> [TRY IT]:
Revise the stretch of the article on the Serbian Roma girl band from "BELGRADE, Serbia —" through "centuries-old male domination.", putting "underage brides" in place of "teenage brides" and giving the whole stretch.

Serbian Roma Girl Band Sings for Women’s Empowerment

BELGRADE, Serbia — Their songs are about "women chained" in abuse witnessed by generations, or teenage brides being forced into marriage by their fathers. And they tell women to seek love, fight back and stand up for their right to be equal with men.

A female Roma band in Serbia is using music to preach women's empowerment within their community, challenging some deeply rooted traditions and centuries-old male domination. 

Formed in 2014, "Pretty Loud" symbolically seeks to give a louder voice to Roma girls, encourage education and steer them away from the widespread custom of early marriage. The band has gained popularity and international attention, performing last year at the Women of the Year Festival in London.

"We want to stop the early marriages … we want the girls themselves, and not their parents, to decide whether they want to marry or not," said Silvia Sinani, one of the band members. "We want every woman to have the right to be heard, to have her dreams and to be able to fulfil them, to be equal,"

Sinani, 24, said the idea for an all-female band was born at education and artistic workshops run for Roma, or Gypsies, by a private foundation, Gypsy Roma Urban Balkan Beats. The girls initially danced in GRUBB's boys' band and then decided they wanted one of their own, she said.

"They (GRUBB) named us 'Pretty Loud' because they knew that women in Roma tradition are not really loud," she said. 

The band's music, a combination of rap and traditional Roma folk beat, mainly targets a younger generation of girls who are yet to make their life choices — the band itself includes 14-year-old twin sisters. The songs tackle women's position in their community, and seek to boost their self-awareness. 

The quest is essential in a community where early marriages are widespread — a UNICEF study published last year showed that over one-third of girls in Roma settlements in Serbia aged 15-19 are already married. Of them, 16% were married before they were 15.

> [DATA EXCERPTS]:

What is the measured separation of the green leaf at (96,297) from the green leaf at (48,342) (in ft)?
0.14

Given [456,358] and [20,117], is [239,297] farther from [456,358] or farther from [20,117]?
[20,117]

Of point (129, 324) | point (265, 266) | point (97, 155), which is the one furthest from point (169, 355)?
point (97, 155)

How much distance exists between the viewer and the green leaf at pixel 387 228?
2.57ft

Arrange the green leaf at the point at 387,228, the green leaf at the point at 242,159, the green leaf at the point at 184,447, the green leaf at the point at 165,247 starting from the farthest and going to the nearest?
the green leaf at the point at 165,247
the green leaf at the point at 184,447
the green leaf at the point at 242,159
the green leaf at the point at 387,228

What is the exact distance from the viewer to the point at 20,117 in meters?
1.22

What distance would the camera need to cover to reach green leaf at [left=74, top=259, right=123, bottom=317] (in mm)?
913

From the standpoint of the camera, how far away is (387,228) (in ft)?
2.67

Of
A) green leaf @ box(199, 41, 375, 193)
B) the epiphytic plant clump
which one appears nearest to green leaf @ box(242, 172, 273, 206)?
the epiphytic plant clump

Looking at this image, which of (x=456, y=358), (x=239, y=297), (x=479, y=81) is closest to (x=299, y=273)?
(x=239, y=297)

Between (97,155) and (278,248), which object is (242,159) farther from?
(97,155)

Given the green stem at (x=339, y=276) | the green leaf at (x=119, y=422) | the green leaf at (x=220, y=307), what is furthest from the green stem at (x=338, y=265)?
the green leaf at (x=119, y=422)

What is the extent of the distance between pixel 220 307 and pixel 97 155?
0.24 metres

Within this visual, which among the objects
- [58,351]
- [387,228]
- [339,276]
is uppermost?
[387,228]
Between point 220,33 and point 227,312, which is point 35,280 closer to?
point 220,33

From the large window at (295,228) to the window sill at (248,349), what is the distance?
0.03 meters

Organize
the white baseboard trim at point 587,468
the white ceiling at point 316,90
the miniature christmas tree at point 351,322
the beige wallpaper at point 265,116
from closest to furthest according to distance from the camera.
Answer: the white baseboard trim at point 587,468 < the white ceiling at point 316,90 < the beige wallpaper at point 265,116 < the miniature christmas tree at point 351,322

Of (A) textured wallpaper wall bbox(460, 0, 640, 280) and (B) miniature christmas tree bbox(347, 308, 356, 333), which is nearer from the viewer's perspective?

...

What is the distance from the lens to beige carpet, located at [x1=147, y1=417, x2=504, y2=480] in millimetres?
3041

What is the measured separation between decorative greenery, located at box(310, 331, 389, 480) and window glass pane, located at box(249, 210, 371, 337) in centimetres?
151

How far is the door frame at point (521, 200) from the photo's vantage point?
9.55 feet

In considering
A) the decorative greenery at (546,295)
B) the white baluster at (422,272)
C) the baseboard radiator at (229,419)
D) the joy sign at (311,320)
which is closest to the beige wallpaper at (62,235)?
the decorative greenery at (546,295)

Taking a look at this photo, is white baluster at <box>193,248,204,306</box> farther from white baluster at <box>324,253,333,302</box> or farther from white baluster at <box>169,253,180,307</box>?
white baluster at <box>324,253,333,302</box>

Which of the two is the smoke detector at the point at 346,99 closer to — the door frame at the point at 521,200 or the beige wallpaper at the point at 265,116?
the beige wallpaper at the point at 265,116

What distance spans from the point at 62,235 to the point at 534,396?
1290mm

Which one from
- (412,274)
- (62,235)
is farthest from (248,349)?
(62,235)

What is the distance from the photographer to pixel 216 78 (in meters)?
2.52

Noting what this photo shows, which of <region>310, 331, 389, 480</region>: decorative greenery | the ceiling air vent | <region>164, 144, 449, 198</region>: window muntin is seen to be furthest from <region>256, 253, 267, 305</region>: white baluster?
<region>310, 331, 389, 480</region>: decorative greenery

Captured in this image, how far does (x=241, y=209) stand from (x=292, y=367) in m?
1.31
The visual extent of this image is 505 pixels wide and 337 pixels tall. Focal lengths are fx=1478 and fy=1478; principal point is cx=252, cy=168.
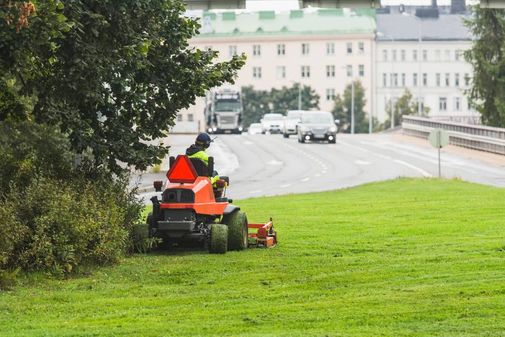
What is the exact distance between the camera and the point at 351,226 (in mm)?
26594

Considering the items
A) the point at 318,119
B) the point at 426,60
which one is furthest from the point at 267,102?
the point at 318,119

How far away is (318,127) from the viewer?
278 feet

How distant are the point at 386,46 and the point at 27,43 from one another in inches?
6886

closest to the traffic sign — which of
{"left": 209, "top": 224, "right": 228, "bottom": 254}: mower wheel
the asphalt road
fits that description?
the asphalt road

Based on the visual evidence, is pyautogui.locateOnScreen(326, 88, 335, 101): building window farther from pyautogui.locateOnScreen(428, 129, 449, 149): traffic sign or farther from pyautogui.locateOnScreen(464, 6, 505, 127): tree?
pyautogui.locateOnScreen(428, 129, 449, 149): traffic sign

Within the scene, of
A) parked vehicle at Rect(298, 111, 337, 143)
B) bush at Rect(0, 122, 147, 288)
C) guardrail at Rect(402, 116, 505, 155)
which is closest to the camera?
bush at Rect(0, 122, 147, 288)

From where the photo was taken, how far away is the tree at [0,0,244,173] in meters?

> [FINAL ANSWER]:
BELGRADE, Serbia — Their songs are about "women chained" in abuse witnessed by generations, or underage brides being forced into marriage by their fathers. And they tell women to seek love, fight back and stand up for their right to be equal with men.

A female Roma band in Serbia is using music to preach women's empowerment within their community, challenging some deeply rooted traditions and centuries-old male domination.